[Task input start]
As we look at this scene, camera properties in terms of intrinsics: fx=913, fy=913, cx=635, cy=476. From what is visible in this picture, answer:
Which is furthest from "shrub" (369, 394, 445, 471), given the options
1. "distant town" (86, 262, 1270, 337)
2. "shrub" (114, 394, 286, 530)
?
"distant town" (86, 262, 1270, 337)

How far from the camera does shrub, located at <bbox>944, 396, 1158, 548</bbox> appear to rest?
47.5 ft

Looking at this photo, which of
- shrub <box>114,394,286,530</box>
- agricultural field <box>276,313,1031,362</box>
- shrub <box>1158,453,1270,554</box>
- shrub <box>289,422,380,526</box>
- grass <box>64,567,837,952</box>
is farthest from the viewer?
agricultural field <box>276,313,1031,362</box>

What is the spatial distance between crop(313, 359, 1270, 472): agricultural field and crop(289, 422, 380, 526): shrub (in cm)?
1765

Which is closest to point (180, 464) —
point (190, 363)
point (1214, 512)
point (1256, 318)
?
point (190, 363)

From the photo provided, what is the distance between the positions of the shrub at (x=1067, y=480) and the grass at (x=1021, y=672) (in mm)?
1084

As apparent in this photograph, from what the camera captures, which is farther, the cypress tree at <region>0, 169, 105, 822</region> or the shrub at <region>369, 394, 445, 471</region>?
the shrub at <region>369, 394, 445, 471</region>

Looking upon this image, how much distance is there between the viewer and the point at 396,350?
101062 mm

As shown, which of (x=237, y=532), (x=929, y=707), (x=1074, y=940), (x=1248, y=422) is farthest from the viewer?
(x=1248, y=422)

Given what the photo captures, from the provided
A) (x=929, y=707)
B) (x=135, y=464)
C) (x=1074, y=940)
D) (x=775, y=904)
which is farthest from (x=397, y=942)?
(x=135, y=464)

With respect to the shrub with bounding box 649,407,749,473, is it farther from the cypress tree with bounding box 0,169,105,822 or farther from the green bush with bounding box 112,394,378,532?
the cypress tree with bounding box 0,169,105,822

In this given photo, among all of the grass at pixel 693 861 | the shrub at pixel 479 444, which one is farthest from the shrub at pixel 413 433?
[Task input end]
Only the lines from the one that contains "How far from" to the end of the data should be output, exactly as they appear.

Exercise result:
How far from the camera does shrub, located at <bbox>944, 396, 1158, 548</bbox> appear to rest?
47.5 ft

Looking at this photo, which of
- shrub <box>114,394,286,530</box>
- agricultural field <box>276,313,1031,362</box>
- shrub <box>1158,453,1270,554</box>
- shrub <box>289,422,380,526</box>
- grass <box>64,567,837,952</box>
is farthest from the viewer?
agricultural field <box>276,313,1031,362</box>

What is the spatial distance between crop(313, 359, 1270, 472): agricultural field and crop(289, 422, 380, 526): shrub (in cm)?
1765

Which is closest to point (180, 464) —
point (190, 363)
point (1214, 512)
point (1256, 318)
?
point (190, 363)

From the photo provided, what is the distance between the positions of the shrub at (x=1067, y=480) and the grass at (x=1021, y=672) (in mm)?
1084

As apparent in this photograph, from what the camera captures, which is farther, the cypress tree at <region>0, 169, 105, 822</region> or the shrub at <region>369, 394, 445, 471</region>?
the shrub at <region>369, 394, 445, 471</region>

Looking upon this image, how much distance is there between the viewer and the point at 396,350?
101062 mm

As shown, which of (x=237, y=532), (x=929, y=707), (x=1074, y=940), (x=1248, y=422) is farthest from the viewer?
(x=1248, y=422)

Given what the photo captures, from the provided
A) (x=929, y=707)
B) (x=135, y=464)
C) (x=1074, y=940)
D) (x=775, y=904)
which is farthest from (x=397, y=942)?
(x=135, y=464)

With respect to the shrub with bounding box 649,407,749,473, is it farther from the cypress tree with bounding box 0,169,105,822 or farther from the green bush with bounding box 112,394,378,532?
the cypress tree with bounding box 0,169,105,822

In this given photo, among all of the grass at pixel 693 861 | the shrub at pixel 479 444, which one is farthest from the shrub at pixel 413 433?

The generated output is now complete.